30.10.2008  21:19 Uhr

Aus dem Offizinalltag

Der erste Notdienst

von Christina Jäger

An Feiertagen ist im Apothekennotdienst immer viel zu tun. So bat die Chefin ihre junge PTA um Unterstützung. Diese freutesich auf die neue Herausforderung.

Die PTA hatte eben die Computer hochgefahren und das Wechselgeld in die Kassen gelegt, da klingelte es bereits. Die Chefin telefonierte mit dem ärztlichen Notdienst, also ging die PTA mit Herzklopfen zur noch verschlossenen Tür. Als sie die Notdienstklappe öffnete, blickte sie in das Gesicht einer aufgeregten jungen Frau, die Antibiotikum-haltige Augentropfen für ihren dreijährigen Sohn verlangte.

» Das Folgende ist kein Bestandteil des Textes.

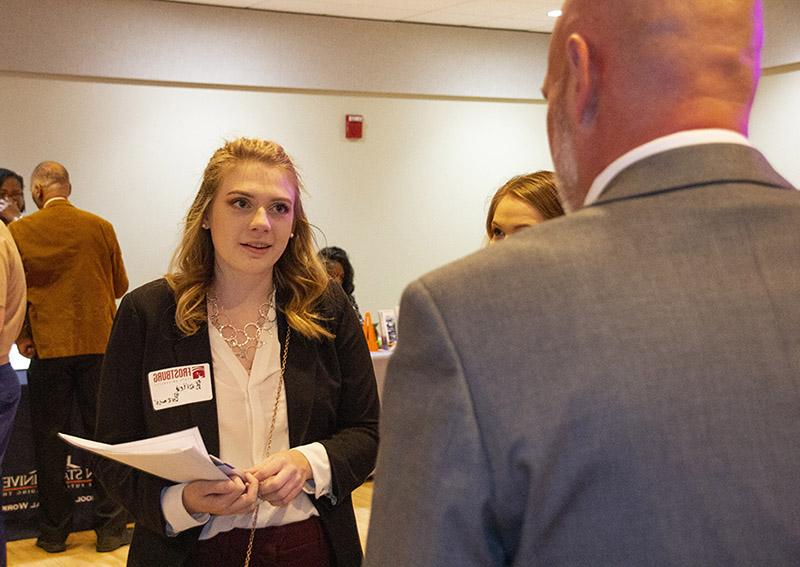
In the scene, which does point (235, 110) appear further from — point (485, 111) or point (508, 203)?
point (508, 203)

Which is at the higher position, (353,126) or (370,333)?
(353,126)

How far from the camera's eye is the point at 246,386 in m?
2.11

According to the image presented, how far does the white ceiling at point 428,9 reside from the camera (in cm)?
747

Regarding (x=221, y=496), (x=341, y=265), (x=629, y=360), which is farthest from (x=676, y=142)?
(x=341, y=265)

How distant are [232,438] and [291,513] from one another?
0.20 meters

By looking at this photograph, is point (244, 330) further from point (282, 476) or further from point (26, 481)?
point (26, 481)

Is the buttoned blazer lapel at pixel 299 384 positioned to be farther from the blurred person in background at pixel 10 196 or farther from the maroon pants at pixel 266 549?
the blurred person in background at pixel 10 196

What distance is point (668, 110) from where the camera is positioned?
2.92 feet

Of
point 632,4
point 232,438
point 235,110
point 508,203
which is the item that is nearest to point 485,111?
point 235,110

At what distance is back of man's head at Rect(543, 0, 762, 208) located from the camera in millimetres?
882

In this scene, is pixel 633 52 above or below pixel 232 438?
above

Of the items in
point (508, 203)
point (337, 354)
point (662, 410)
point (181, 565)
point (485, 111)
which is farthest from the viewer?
point (485, 111)

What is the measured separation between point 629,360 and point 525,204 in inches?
63.0

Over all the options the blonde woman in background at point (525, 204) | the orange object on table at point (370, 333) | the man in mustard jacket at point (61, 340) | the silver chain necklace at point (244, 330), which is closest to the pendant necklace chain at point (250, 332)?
the silver chain necklace at point (244, 330)
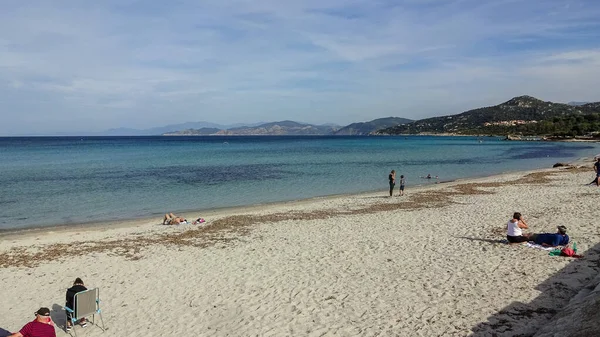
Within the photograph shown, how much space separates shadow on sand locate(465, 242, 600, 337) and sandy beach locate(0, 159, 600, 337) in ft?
0.11

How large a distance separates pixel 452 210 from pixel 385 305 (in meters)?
11.9

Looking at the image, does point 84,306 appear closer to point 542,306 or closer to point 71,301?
point 71,301

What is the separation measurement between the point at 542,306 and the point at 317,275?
488 cm

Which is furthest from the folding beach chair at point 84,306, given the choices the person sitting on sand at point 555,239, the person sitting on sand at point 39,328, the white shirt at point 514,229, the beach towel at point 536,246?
the person sitting on sand at point 555,239

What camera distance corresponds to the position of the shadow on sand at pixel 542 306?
707cm

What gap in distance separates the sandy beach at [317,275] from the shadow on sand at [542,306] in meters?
0.03

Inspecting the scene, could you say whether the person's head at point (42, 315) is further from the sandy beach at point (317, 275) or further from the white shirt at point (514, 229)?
the white shirt at point (514, 229)

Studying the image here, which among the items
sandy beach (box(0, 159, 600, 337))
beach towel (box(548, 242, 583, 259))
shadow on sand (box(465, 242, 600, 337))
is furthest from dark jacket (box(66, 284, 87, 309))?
beach towel (box(548, 242, 583, 259))

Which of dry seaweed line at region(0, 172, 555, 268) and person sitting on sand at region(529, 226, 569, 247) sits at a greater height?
person sitting on sand at region(529, 226, 569, 247)

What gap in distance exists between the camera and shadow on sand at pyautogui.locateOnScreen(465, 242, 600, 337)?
707 centimetres

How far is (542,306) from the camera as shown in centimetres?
786

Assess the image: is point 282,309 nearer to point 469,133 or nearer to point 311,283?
point 311,283

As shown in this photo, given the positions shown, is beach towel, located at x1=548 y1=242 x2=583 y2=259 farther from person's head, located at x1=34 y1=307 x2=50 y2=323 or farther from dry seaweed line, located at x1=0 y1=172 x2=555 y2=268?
person's head, located at x1=34 y1=307 x2=50 y2=323

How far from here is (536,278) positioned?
9.38 meters
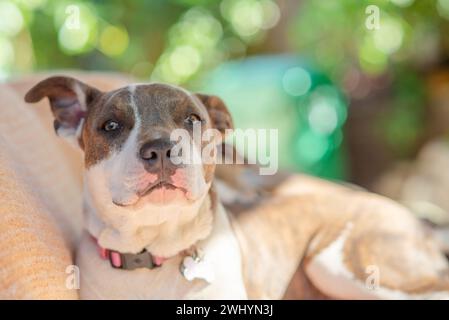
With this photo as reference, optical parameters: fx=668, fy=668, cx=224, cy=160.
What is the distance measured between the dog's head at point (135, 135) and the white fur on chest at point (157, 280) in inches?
7.2

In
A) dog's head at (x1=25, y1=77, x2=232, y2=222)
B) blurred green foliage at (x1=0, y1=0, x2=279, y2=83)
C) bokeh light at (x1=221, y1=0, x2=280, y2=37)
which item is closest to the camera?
dog's head at (x1=25, y1=77, x2=232, y2=222)

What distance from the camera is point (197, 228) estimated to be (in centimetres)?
213

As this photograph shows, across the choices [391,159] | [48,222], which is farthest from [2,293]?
[391,159]

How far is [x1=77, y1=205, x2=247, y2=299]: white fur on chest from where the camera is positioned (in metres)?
2.07

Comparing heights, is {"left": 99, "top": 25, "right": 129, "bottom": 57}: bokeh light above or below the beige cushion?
above

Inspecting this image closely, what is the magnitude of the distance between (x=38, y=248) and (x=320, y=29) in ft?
11.2

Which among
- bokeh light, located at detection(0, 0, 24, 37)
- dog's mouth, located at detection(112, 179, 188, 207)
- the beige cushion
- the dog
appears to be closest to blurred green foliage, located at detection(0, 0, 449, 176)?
bokeh light, located at detection(0, 0, 24, 37)

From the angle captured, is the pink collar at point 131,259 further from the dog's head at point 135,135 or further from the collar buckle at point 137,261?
the dog's head at point 135,135

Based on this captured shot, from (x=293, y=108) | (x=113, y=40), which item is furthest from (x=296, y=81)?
(x=113, y=40)

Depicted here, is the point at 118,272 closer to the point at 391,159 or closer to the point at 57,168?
the point at 57,168

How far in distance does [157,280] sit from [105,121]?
1.70 feet

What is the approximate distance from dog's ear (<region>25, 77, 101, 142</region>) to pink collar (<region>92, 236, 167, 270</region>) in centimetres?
45

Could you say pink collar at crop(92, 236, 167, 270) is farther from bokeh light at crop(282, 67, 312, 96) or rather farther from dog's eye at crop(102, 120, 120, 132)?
bokeh light at crop(282, 67, 312, 96)
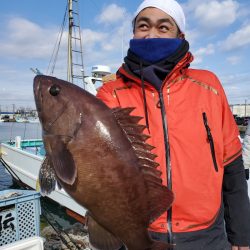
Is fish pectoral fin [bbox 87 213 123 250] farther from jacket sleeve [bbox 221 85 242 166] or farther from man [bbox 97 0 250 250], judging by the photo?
jacket sleeve [bbox 221 85 242 166]

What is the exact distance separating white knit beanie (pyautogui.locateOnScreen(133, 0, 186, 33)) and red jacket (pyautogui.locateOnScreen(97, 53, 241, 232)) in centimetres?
36

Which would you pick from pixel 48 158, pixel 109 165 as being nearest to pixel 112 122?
pixel 109 165

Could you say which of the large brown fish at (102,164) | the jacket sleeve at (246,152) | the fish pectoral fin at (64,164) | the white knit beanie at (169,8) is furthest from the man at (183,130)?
the jacket sleeve at (246,152)

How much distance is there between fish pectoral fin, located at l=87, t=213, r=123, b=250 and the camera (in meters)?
1.98

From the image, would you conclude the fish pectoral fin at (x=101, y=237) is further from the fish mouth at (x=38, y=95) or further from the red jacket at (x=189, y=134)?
the fish mouth at (x=38, y=95)

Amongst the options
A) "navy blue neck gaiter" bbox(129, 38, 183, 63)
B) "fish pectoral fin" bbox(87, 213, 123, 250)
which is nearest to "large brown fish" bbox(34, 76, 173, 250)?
"fish pectoral fin" bbox(87, 213, 123, 250)

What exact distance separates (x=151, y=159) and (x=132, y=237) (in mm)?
535

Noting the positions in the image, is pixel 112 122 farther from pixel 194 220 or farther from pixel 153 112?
pixel 194 220

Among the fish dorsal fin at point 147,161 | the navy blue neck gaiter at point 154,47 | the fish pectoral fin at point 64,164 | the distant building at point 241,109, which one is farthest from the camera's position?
the distant building at point 241,109

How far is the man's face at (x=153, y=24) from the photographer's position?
2471 mm

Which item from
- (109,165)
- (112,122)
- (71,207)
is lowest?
(71,207)

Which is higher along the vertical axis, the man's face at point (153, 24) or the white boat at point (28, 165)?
the man's face at point (153, 24)

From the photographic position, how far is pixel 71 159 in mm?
1789

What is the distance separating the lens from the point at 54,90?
201 centimetres
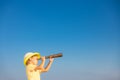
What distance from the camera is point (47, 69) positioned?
838 inches

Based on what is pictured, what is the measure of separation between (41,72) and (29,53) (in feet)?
3.22

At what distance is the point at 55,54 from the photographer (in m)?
21.1

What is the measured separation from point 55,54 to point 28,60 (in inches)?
48.5

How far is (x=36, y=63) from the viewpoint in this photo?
21.5m

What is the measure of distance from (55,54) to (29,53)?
117 cm

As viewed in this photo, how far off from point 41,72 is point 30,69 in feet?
1.65

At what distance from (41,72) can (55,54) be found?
1.07m

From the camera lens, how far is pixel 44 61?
21484 mm

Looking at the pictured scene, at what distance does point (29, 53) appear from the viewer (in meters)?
21.4

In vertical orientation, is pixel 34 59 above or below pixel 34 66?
above

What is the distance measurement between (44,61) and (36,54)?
0.49 m

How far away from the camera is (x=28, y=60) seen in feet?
70.2

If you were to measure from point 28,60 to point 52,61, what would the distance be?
3.44 feet
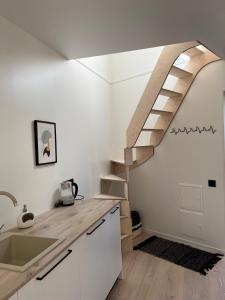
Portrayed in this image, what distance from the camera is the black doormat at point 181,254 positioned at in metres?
2.95

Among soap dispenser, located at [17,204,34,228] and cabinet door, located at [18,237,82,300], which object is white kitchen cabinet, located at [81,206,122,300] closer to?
cabinet door, located at [18,237,82,300]

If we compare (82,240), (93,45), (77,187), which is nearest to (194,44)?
(93,45)

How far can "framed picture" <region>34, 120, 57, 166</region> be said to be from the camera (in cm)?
219

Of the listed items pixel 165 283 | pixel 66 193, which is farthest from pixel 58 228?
pixel 165 283

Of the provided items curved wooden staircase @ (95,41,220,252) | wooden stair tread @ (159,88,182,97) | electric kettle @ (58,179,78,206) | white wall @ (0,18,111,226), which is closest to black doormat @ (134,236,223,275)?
curved wooden staircase @ (95,41,220,252)

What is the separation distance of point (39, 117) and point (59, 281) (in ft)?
4.36

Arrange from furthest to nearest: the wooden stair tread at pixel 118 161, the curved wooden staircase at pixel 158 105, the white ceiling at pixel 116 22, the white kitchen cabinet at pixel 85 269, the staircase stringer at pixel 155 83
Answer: the wooden stair tread at pixel 118 161, the curved wooden staircase at pixel 158 105, the staircase stringer at pixel 155 83, the white ceiling at pixel 116 22, the white kitchen cabinet at pixel 85 269

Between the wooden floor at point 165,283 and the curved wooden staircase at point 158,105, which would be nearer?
the wooden floor at point 165,283

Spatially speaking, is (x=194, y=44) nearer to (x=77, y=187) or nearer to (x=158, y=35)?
(x=158, y=35)

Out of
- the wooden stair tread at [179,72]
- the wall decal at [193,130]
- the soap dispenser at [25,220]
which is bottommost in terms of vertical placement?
the soap dispenser at [25,220]

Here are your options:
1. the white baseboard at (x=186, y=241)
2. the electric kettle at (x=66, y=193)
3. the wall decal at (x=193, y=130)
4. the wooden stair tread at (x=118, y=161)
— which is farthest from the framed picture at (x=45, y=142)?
the white baseboard at (x=186, y=241)

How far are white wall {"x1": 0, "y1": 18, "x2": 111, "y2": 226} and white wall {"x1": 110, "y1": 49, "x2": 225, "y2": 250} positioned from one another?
2.74 ft

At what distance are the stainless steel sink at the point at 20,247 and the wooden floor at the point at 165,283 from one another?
3.61ft

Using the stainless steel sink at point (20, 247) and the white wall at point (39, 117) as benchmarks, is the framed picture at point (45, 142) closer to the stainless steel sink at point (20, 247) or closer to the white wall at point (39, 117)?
the white wall at point (39, 117)
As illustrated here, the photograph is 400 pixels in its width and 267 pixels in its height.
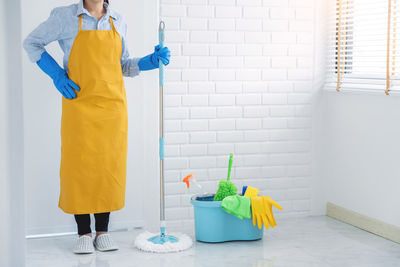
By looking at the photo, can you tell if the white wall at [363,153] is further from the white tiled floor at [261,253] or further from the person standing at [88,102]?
the person standing at [88,102]

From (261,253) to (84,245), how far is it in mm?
960

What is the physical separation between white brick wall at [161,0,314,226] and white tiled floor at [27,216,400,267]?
48 centimetres

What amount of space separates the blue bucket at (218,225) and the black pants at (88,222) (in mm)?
514

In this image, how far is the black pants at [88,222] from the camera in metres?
3.17

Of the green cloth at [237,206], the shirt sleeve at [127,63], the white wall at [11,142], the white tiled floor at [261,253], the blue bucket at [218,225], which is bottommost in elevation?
the white tiled floor at [261,253]

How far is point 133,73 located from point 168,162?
2.22 ft

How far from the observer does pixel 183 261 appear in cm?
292

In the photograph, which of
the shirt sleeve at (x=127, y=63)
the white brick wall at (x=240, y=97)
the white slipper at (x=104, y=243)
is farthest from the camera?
the white brick wall at (x=240, y=97)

Die PTA erklärte ihr, das gewünschte Arzneimittel sei verschreibungspflichtig und sie benötige ein Rezept. Darauf reagierte die Mutter unwirsch und behauptete, der Gang zum Arzt sei völlig überflüssig. Die Augen ihres Sohnes seien verklebt, gerötet und die Lider geschwollen. »Was soll das anderes sein als eine Bindehautentzündung?«, fragte sie aufgebracht. Die PTA antwortete ihr, dass sie unbedingt mit dem Dreijährigen zum Augenarzt gehen müsse. Nur der könne eine exakte Diagnose stellen. Mittlerweile bildete sich hinter der Frau eine kleine Schlange wartender Patienten. Die Kundin störte das jedoch nicht, und sie redete auf die PTA ein. Nach weiteren Argumenten willigte die Frau endlich ein, mit dem Kleinen in die Augenklinik zu fahren.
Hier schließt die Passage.